OOPSLA's a funny conference. At the beginning I was very struck by
the difference between it and RubyConf. RubyConf is the young
conference, focused and confident. Like any adolescent it knows
everything and refuses to believe that anything is impossible. OOPSLA
is the flabby middle-aged conference with no guiding purpose any more
- after all objects have (at least on the surface) won their quest to
be the dominant decomposition of software. So there's no longer any
reason to advocate objects and push them on the unwilling software
development community. We're all OOers now. So my opening conversation on the first night was to moan that
OOPSLA hadn't disbanded in 2000 - we've won - goodbye. After all
wasn't the fact that I was giving a keynote proof of how low OOPSLA
had sunk? Yet as the conference went on I found myself enjoying it
more and more. More than anything OOPSLA is a community, and
although advocating OO is old hat, the people in that community move
on to plenty of other interesting things. OOPSLA is a chance to
catch up on all this stuff. How this works for someone new I'm not so sure.

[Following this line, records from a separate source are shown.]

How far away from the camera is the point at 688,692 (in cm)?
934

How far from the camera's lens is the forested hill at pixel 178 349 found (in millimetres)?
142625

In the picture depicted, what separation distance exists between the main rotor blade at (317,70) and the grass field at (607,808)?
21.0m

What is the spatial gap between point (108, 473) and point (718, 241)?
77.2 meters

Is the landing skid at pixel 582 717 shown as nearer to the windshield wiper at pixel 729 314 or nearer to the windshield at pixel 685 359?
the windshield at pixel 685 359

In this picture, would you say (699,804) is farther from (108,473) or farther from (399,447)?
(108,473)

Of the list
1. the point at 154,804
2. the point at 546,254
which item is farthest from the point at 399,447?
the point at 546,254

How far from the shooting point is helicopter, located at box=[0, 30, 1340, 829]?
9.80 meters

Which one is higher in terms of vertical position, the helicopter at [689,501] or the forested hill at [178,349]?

There was an item
in the conference bulletin from someone complaining about the OOPSLA
in-clique. I suspect that's a necessary consequence of a long
running conference community. This is the chance for friends to catch
up, so they spend a lot of time together. I hope that newcomers find
the side-effects to be fun, but I suspect OOPSLA can never avoid the
in-crowd effect. I don't think other long-running conferences do either. Other write-ups are available including: Ivan Moore, Eugene
Wallingford, Travis Giggs. (All quotes are from memory and thus approximate.)
Dynamic types are stronger than static types, as they don't flee
the field at runtime.
--Brian Foote
Eclipse has a 'guess the button' user interface.
--James Noble
Static types give me the same feeling of safety as the
announcement that my seat cushion can be used as a floatation device.